DSC206: Algorithms for Data Science

Instructor: Prof. Arya Mazumdar

This course covered key data science algorithms across four core areas: Dimensionality Reduction, Clustering, Streaming Algorithms, and Optimization. It emphasized mathematical foundations through derivations and proofs, providing a deeper understanding of these techniques.

  • Dimensionality Reduction: Learned about SVD, low-rank approxiimations and PCA algorithms. There are two major ways to find the singular vectors: one is the power method and the other is the greedy approach. HITS algorithm (used for ranking webpages according to a term) is essentially SVD on the web. Also learned about the Pagerank algorithm, based on the markov chain model.
  • Hashing: The goal is to find similar queries in a high-dimensional space. We use hashing to replace large sets/docs by much smaller representations called signatures. One of the prominent techniques used to compute signatures is Minhashing. Another way to find similar queries is using the the Locality Sensitive Hashing (LSH), where the key idea is to hash the items several times such that similar items are more likely to be hashed in the same bucket than dissimilar items.
  • Data Streaming: Learned about practical algorithms like the Bloom Filter (used for spam filtering), Flajolet Martin algorithm (used for finding the #distinct_items in a stream) and Count-min sketch (used for estimating the frequencies of items in a stream). These methods address constraints related to memory limitations, storage availability, and real-time processing demands. CMS is used in Pandas and some of the famous attention algorithms like Hyper-attention.
  • Clustering: Learned about center-based clustering methods like: k-center, k-median, and k-means clustering. Learned about K-means++, which is a better initialization strategy for the Lloyds algorithm. It uses FT (Farthest Travel) algorithm for initialization (can be fooled by outliers). Prof also talked about the spectral clustering algorithm in great depth and its applications in finding clusters in social networks and communities of interest.
  • Optimization and ML: Had a revisit of some of the supervised learning algorithms like the Perceptron algorithm, SVM, optimization algorithms like GD, SGD and learned about the analysis of their convergence.

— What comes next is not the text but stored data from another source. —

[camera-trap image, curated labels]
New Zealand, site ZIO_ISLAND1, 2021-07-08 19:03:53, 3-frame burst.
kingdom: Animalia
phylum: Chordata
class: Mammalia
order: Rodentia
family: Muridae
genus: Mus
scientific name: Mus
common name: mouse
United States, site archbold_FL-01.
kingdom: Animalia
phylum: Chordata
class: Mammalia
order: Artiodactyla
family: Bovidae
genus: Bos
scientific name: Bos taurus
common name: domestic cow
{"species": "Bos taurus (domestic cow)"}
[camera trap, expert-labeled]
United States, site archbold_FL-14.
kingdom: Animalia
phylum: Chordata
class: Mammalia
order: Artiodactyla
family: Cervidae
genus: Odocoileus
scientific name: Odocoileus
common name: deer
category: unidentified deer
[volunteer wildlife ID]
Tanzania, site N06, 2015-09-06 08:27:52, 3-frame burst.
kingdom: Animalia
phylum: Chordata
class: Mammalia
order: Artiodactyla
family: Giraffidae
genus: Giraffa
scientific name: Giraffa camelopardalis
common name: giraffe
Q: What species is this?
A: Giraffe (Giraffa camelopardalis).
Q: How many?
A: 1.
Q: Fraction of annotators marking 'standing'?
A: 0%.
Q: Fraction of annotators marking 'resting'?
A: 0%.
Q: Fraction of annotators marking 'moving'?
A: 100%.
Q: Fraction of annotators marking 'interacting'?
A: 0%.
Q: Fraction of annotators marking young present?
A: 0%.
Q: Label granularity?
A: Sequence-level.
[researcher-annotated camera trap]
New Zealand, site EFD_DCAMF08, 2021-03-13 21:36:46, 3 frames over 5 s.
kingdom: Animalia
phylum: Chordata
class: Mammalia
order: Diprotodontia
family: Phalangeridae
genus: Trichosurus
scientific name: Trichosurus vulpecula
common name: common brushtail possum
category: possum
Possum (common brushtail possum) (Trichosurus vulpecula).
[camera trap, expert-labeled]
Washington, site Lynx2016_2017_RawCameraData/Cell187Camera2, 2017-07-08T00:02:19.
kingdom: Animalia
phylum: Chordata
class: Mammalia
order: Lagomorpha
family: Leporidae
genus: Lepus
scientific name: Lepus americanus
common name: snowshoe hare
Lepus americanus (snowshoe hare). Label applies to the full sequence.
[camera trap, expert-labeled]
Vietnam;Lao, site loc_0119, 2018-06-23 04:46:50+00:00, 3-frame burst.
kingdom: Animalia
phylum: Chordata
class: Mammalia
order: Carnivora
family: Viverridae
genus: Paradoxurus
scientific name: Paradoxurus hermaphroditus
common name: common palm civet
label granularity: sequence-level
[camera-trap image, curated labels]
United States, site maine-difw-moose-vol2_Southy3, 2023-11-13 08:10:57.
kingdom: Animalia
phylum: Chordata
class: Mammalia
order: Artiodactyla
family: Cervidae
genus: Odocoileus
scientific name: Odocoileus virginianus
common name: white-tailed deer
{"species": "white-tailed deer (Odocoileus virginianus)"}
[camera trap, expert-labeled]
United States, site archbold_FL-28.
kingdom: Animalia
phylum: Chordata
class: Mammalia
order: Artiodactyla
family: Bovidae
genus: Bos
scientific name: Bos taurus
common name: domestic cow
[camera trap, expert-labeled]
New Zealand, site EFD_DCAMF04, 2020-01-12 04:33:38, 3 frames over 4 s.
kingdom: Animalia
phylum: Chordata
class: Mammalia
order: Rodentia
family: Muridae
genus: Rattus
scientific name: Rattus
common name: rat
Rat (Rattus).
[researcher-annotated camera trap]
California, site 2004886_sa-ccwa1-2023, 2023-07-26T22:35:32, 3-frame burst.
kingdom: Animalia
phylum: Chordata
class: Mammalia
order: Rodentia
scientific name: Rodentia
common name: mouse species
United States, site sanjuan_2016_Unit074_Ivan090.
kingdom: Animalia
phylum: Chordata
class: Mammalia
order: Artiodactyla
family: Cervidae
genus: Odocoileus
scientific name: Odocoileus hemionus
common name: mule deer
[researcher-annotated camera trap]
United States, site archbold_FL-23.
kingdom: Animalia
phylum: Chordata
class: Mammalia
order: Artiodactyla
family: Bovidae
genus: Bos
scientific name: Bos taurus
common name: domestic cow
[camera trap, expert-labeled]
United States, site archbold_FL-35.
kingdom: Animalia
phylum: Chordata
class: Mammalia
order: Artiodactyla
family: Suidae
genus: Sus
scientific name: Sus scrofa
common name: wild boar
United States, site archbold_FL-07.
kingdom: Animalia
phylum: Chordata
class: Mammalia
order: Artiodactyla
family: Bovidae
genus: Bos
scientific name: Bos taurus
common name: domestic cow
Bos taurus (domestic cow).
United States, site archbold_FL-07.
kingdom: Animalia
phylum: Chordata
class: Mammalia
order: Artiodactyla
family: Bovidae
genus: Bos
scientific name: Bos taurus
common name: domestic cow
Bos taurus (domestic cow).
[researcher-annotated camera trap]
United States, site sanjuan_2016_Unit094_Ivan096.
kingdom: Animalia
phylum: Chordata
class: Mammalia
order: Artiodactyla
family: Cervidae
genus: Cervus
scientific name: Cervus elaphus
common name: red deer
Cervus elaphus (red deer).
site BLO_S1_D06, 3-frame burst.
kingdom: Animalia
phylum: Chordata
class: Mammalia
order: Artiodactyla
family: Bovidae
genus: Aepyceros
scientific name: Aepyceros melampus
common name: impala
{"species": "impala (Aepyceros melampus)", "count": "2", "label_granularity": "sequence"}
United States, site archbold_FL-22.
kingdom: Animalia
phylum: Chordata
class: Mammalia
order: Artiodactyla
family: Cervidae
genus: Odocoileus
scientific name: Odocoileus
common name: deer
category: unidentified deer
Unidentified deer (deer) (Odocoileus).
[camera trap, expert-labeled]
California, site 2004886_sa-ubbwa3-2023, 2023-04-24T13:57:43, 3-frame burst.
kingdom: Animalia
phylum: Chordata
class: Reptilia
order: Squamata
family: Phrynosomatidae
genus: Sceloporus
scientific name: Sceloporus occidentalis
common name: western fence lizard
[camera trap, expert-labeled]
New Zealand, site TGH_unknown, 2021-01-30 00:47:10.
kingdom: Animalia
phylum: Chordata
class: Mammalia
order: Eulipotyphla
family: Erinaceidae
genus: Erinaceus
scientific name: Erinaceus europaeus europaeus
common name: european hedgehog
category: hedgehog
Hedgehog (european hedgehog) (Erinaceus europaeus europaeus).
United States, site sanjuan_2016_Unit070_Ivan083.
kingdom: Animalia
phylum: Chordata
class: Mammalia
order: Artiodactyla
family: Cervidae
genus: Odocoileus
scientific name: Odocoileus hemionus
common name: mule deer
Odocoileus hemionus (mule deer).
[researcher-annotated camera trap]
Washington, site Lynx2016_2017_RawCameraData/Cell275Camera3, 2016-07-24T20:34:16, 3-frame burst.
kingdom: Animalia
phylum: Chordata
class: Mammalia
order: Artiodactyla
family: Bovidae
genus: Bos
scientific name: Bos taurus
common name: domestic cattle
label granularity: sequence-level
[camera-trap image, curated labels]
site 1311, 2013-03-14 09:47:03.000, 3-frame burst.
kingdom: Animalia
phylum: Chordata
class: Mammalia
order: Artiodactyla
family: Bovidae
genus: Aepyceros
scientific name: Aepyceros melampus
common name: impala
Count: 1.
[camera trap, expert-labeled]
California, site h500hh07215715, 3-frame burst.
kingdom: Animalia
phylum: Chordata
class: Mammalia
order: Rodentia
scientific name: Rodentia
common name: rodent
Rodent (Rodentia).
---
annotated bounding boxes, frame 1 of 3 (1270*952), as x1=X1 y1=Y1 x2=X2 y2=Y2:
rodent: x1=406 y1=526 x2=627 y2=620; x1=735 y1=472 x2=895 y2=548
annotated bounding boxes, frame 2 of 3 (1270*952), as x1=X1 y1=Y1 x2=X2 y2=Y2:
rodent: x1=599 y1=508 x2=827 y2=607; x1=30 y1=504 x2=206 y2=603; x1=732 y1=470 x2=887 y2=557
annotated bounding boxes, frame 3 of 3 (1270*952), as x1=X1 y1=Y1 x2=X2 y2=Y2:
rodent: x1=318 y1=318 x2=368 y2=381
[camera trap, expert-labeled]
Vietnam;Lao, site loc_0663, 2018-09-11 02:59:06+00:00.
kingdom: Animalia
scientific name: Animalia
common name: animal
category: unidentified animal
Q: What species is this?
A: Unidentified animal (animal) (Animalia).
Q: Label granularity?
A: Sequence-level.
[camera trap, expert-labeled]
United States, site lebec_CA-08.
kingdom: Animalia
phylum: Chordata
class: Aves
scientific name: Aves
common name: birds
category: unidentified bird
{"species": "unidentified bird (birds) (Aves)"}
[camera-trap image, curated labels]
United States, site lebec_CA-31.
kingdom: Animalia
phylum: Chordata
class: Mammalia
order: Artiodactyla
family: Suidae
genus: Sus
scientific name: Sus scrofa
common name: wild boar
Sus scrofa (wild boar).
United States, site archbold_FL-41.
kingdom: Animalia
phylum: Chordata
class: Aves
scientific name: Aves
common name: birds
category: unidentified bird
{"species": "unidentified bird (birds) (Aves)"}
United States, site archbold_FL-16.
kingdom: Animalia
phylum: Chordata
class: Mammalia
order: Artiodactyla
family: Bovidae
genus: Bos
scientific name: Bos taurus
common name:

Few key-takeways to remember:
  • PCA is just a special case of SVD where we stop at the first signular vector.
  • In HITS algorithm, each webpage is composed of two different kinds of scores: Hubs and Authorities.
  • When using minhash signatures, the similarity between two sets (in high dimension) = similarity between their signature vectors.
  • Why we need LSH when we already have minhash? Even though the signature length per doc is small, the possible combination of pairs is huge and it will take weeks to compute the similarity between signatures.
  • Data Streaming algorithms are based on the idea that approximate solutions might be faster than exact solutions.
  • K-means is an NP-hard optimization problem in itself. In practice Lloyd's algorithm is used, which results in an equivalent surrogate loss function. This algorithm always coverges to a local minima of the cost.

winter 2025